Records
·····

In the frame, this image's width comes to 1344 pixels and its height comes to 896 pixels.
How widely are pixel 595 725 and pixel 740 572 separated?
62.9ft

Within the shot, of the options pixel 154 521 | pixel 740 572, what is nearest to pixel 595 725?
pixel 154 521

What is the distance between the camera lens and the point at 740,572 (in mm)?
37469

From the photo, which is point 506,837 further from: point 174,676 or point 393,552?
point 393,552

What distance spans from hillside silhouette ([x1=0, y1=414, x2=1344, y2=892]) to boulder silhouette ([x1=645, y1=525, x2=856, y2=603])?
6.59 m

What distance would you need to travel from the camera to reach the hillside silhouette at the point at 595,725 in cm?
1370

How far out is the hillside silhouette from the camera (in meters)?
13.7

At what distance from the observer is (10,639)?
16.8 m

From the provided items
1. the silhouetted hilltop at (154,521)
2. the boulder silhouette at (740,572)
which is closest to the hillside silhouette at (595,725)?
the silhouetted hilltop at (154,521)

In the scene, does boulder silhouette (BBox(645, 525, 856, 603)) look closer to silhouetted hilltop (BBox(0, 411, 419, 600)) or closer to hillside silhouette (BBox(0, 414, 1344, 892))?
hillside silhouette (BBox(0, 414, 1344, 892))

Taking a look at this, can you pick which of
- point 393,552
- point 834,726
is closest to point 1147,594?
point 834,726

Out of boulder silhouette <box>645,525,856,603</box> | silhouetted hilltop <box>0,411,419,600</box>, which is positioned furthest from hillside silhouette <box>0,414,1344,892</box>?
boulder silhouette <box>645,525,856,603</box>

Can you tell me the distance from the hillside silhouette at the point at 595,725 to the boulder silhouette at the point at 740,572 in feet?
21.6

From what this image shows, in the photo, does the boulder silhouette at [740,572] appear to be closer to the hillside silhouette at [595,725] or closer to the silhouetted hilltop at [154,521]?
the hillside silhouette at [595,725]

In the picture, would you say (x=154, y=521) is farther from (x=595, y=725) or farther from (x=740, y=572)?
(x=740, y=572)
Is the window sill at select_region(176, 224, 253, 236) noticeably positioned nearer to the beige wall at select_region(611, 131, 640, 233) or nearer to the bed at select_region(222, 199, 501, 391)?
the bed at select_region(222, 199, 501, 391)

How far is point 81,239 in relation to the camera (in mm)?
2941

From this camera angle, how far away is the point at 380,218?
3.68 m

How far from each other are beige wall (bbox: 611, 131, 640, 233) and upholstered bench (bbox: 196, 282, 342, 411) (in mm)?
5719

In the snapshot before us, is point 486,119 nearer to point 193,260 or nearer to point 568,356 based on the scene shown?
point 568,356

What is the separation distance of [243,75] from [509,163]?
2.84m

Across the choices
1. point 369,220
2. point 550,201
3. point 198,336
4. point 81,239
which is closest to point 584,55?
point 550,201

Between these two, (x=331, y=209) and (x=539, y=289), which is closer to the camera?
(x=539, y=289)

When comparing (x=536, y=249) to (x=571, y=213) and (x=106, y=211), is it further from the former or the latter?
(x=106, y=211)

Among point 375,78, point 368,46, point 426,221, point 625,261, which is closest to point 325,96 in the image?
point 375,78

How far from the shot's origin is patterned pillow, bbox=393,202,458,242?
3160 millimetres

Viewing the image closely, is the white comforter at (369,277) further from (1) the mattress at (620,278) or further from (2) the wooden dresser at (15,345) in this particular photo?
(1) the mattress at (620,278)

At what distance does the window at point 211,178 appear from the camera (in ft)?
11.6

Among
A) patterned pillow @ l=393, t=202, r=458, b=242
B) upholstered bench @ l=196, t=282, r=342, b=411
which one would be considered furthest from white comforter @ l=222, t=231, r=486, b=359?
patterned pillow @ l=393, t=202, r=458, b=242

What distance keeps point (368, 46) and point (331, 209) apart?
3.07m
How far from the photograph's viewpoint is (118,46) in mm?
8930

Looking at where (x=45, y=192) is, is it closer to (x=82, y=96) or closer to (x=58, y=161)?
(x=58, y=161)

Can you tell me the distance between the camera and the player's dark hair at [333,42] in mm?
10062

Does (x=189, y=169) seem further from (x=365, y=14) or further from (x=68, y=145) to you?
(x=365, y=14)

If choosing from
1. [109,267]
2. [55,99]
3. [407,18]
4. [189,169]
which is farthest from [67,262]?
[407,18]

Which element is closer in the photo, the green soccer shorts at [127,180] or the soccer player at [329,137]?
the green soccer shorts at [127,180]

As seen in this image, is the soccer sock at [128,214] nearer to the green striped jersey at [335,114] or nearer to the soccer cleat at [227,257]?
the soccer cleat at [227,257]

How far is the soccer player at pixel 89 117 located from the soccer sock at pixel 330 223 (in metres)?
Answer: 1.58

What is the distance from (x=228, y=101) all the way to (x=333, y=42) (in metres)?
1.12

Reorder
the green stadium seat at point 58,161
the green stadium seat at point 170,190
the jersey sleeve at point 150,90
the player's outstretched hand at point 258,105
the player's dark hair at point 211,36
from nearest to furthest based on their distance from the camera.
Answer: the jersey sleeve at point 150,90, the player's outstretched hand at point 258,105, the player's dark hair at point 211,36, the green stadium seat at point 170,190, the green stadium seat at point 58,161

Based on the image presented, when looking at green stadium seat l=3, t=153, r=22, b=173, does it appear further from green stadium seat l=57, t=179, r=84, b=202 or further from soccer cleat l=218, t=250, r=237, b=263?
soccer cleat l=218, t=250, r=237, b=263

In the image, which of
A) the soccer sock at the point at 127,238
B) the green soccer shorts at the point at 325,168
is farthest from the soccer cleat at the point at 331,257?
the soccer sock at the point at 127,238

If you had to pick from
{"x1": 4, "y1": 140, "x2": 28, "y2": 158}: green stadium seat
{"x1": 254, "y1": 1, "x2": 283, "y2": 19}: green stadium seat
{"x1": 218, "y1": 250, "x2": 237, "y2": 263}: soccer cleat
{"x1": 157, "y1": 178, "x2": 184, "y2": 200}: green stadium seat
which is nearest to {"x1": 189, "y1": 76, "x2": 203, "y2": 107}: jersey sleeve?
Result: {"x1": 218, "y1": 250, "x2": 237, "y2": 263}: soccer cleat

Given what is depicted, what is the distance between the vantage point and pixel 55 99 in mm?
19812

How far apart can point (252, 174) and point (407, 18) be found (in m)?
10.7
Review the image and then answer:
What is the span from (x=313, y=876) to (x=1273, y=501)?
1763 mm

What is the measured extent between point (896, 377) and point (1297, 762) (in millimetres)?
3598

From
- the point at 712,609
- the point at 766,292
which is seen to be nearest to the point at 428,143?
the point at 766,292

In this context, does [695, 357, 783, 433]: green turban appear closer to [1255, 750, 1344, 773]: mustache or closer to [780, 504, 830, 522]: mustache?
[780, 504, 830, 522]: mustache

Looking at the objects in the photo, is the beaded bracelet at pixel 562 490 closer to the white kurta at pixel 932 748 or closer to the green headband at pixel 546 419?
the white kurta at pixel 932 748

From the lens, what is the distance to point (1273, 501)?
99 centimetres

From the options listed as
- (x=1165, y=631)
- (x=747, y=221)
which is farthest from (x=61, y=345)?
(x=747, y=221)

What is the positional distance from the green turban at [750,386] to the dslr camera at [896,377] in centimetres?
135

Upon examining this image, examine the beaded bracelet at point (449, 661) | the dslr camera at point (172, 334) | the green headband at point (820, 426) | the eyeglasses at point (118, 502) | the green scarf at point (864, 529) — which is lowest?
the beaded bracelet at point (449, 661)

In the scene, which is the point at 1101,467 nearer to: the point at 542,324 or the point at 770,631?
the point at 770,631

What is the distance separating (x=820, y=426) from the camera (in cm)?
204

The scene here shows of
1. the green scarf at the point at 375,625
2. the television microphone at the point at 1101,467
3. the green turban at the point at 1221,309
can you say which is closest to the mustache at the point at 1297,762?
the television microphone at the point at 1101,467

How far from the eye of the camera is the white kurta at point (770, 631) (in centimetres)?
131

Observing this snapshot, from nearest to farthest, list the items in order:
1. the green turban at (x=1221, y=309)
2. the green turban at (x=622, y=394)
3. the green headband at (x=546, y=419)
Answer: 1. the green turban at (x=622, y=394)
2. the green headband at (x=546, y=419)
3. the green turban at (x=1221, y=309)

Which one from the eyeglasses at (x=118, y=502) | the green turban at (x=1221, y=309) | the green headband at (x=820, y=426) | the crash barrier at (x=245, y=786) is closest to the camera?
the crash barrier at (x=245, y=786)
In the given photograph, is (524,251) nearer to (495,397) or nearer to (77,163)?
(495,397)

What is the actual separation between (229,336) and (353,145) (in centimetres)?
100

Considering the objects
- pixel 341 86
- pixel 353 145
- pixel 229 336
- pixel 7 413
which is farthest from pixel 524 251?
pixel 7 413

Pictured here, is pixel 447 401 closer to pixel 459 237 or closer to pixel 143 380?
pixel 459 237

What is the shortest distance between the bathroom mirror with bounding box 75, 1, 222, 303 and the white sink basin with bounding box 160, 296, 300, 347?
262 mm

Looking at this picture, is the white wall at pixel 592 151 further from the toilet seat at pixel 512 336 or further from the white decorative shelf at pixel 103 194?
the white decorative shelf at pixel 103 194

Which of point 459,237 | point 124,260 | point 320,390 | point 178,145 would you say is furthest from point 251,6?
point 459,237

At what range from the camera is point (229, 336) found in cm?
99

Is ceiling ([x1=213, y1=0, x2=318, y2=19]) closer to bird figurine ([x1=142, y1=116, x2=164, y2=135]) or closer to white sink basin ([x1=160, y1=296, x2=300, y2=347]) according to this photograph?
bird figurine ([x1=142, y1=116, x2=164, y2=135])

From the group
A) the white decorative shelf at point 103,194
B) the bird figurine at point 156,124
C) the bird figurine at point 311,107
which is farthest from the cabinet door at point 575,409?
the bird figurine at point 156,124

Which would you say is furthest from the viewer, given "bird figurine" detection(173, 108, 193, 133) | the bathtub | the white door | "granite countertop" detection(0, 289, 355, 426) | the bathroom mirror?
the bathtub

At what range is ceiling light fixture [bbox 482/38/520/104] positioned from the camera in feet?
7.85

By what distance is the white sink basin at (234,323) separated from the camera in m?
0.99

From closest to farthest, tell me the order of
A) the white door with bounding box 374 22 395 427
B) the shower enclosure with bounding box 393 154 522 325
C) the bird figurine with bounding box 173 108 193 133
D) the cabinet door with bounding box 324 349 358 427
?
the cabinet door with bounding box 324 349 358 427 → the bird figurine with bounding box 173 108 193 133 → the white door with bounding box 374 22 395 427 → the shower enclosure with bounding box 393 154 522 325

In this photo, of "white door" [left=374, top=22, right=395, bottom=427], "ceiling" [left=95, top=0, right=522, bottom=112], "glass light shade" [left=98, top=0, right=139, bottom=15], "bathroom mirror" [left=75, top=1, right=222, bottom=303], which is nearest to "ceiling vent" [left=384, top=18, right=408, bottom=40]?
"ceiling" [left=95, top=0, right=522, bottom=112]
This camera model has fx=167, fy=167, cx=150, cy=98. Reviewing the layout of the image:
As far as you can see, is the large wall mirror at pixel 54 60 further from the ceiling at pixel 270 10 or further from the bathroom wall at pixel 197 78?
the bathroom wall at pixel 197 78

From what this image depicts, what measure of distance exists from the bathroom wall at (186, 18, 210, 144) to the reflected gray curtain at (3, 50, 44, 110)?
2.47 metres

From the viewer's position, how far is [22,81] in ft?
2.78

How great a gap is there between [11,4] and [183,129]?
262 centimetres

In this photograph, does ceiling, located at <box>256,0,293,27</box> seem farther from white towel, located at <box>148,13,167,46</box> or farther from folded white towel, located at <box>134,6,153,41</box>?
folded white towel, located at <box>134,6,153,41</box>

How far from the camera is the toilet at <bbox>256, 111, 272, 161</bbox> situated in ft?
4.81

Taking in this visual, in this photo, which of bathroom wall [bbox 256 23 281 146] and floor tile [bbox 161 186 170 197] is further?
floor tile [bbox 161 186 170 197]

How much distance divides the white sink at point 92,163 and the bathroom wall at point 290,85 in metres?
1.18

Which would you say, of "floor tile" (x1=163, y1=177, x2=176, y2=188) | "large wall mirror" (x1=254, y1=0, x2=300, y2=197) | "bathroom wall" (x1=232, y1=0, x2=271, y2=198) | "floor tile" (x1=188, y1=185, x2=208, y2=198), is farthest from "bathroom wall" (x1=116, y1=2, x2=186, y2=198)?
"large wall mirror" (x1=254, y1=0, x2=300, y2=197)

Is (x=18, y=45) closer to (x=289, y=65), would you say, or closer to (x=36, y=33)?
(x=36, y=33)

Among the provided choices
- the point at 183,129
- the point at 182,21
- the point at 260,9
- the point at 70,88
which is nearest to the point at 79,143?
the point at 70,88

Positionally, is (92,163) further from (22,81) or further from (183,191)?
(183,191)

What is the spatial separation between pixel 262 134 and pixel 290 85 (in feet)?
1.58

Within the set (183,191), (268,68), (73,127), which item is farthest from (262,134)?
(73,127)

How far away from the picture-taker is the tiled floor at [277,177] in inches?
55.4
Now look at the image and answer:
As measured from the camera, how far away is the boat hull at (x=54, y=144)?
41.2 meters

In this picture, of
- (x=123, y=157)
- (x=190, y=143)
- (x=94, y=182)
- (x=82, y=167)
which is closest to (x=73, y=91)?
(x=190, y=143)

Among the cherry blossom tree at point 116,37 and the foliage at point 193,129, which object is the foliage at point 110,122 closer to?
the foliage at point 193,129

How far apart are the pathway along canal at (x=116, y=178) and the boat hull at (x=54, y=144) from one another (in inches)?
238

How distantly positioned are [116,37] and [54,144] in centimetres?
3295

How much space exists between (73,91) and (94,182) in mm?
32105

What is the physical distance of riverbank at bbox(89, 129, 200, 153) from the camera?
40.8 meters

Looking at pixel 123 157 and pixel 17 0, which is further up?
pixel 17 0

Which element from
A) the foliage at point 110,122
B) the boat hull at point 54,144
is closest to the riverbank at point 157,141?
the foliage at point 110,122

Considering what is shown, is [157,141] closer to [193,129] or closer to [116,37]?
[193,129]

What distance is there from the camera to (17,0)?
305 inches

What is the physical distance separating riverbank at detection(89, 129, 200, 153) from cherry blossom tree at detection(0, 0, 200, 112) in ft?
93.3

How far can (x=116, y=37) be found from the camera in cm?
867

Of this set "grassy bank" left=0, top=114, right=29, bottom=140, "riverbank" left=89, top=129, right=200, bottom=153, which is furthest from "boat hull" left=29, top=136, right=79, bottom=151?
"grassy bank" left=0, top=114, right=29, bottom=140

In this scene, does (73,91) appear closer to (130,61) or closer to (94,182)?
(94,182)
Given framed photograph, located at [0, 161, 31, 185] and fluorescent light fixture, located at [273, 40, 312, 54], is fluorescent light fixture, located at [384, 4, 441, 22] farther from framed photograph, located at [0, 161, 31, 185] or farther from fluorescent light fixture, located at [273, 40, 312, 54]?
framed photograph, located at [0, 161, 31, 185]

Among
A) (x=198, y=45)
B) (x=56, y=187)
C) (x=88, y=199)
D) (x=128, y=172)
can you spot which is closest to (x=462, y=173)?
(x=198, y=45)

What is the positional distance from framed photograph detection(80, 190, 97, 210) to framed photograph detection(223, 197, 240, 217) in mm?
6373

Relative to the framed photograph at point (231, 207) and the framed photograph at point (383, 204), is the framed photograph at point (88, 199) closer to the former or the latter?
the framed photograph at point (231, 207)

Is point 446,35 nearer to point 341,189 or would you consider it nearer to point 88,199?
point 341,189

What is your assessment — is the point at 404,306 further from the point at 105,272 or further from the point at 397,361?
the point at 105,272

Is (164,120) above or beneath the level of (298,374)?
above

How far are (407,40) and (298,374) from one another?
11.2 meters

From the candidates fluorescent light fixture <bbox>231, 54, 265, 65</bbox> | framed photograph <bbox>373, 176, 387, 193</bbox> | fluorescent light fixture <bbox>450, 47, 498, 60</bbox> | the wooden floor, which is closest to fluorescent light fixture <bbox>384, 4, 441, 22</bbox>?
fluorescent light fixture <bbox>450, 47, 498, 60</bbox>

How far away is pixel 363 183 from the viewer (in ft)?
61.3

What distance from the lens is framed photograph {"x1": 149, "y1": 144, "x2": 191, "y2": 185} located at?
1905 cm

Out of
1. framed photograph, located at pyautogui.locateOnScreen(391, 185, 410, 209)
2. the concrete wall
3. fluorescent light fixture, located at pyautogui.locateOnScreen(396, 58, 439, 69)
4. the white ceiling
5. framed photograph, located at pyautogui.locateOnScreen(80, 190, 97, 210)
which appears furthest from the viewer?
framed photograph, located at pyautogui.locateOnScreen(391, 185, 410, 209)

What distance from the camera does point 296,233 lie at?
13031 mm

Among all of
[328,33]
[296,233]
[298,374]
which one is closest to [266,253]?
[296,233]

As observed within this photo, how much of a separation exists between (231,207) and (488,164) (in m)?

·····

Give back exactly the lines from the one containing "Relative to the" to the end of the material, both ends included.

■ Exercise result ■
Relative to the framed photograph at point (231, 207) and the framed photograph at point (383, 204), is the framed photograph at point (88, 199) closer to the former or the latter?
the framed photograph at point (231, 207)

Is point 446,35 nearer to point 341,189 or would you consider it nearer to point 88,199?
point 341,189

What is your assessment — is the point at 404,306 further from the point at 105,272 or further from the point at 397,361?
the point at 105,272

Is (164,120) above or beneath the level of (298,374)?
above

How far are (407,40) and (298,374) from one another?
11.2 meters

From the candidates fluorescent light fixture <bbox>231, 54, 265, 65</bbox> | framed photograph <bbox>373, 176, 387, 193</bbox> | fluorescent light fixture <bbox>450, 47, 498, 60</bbox> | the wooden floor, which is closest to fluorescent light fixture <bbox>384, 4, 441, 22</bbox>?
fluorescent light fixture <bbox>450, 47, 498, 60</bbox>

How far away is pixel 363 183 from the viewer (in ft)?
61.3

What distance from the lens is framed photograph {"x1": 149, "y1": 144, "x2": 191, "y2": 185} located at?
1905 cm

Out of
1. framed photograph, located at pyautogui.locateOnScreen(391, 185, 410, 209)
2. the concrete wall
3. fluorescent light fixture, located at pyautogui.locateOnScreen(396, 58, 439, 69)
4. the white ceiling
5. framed photograph, located at pyautogui.locateOnScreen(80, 190, 97, 210)
which appears furthest from the viewer?
framed photograph, located at pyautogui.locateOnScreen(391, 185, 410, 209)

What distance from the camera does point 296,233 lie at?
13031 mm

Among all of
[328,33]
[296,233]
[298,374]
which one is closest to [266,253]?
[296,233]

As observed within this photo, how much of a separation exists between (231,207) and (488,164) (in m)?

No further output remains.